## Work request:
Could you print all the entries below exactly as they appear, omitting the pictures?

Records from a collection
+++++

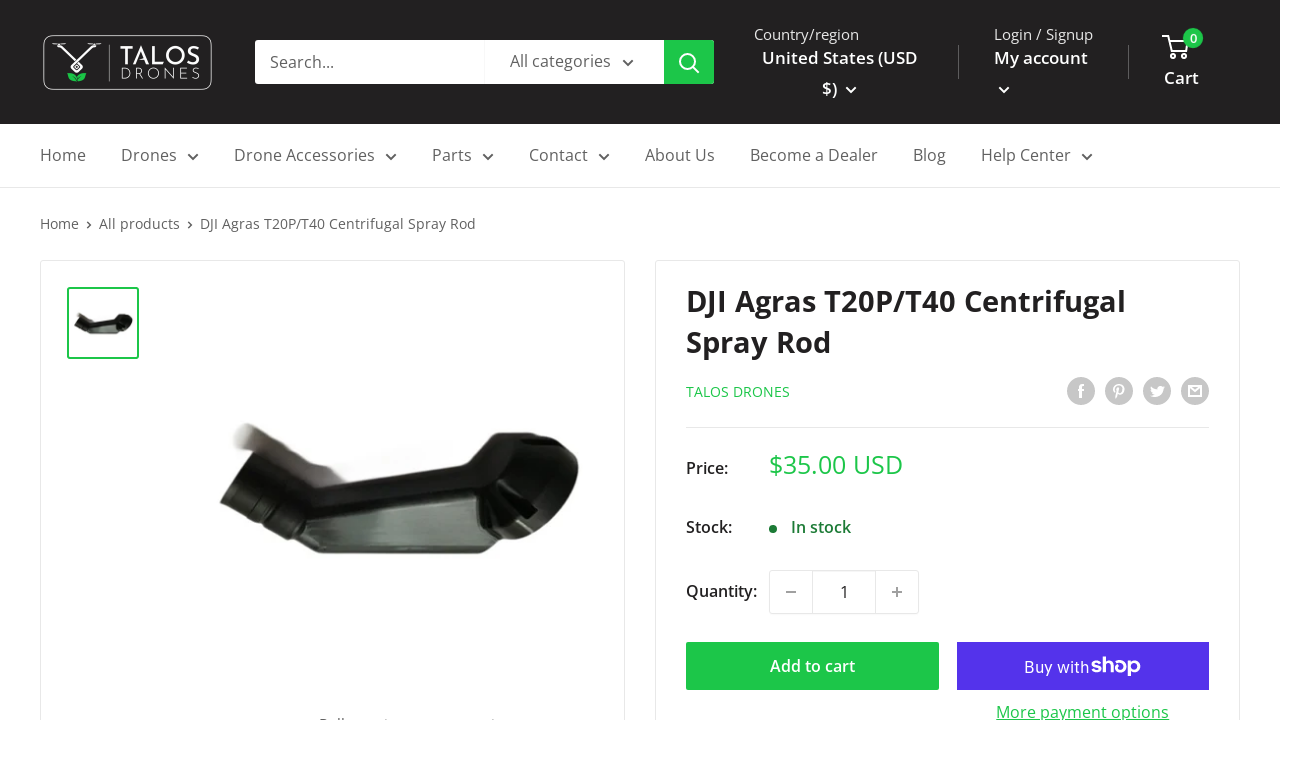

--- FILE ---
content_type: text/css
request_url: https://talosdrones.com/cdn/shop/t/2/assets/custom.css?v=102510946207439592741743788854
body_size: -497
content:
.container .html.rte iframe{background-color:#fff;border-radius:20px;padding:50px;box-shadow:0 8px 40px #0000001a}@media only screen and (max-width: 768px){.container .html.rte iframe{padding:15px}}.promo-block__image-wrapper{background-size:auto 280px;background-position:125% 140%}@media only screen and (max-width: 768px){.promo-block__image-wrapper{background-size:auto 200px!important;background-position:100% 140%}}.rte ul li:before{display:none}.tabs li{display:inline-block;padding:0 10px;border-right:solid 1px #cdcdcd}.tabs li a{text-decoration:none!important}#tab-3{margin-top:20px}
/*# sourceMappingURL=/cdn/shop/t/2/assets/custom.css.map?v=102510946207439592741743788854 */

+++++

## Problem solution:
--- FILE ---
content_type: text/css
request_url: https://talosdrones.com/cdn/shop/t/2/assets/custom.css?v=102510946207439592741743788854
body_size: -497
content:
.container .html.rte iframe{background-color:#fff;border-radius:20px;padding:50px;box-shadow:0 8px 40px #0000001a}@media only screen and (max-width: 768px){.container .html.rte iframe{padding:15px}}.promo-block__image-wrapper{background-size:auto 280px;background-position:125% 140%}@media only screen and (max-width: 768px){.promo-block__image-wrapper{background-size:auto 200px!important;background-position:100% 140%}}.rte ul li:before{display:none}.tabs li{display:inline-block;padding:0 10px;border-right:solid 1px #cdcdcd}.tabs li a{text-decoration:none!important}#tab-3{margin-top:20px}
/*# sourceMappingURL=/cdn/shop/t/2/assets/custom.css.map?v=102510946207439592741743788854 */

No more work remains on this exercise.